GOAL - Which lines in the material below contain the word "Boxes"? Show each of those lines in full.

-------------------------

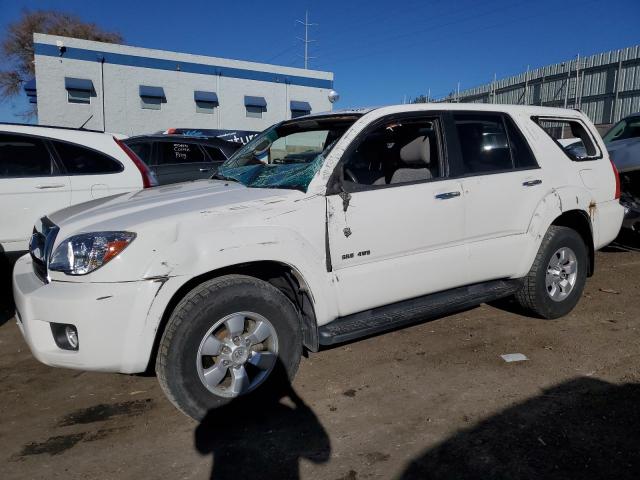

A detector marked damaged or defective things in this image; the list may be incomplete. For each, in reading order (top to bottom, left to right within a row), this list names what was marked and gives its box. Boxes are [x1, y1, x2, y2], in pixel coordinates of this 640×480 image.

damaged white suv [13, 105, 624, 420]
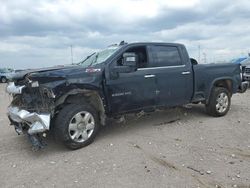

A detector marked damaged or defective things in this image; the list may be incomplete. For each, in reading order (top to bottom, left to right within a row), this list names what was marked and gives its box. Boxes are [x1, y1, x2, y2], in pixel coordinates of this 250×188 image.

front end damage [6, 81, 54, 151]
damaged pickup truck [4, 42, 249, 150]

-------------------------

FINISHED TASK -
A detector marked damaged or defective things in this image; the list may be incomplete. For each, in reading order (top to bottom, left to right within a row), this list names what was marked and gives its box. Boxes are [x1, y1, x2, y2], in pixel coordinates of this 640×480 image.
A detector marked damaged or defective things in this image; the list may be incomplete. For each, in reading order (top to bottom, left to right within a row), this list names what was marked and gives its box. Boxes are [x1, y1, x2, y2], in pixel coordinates of this 250×188 image.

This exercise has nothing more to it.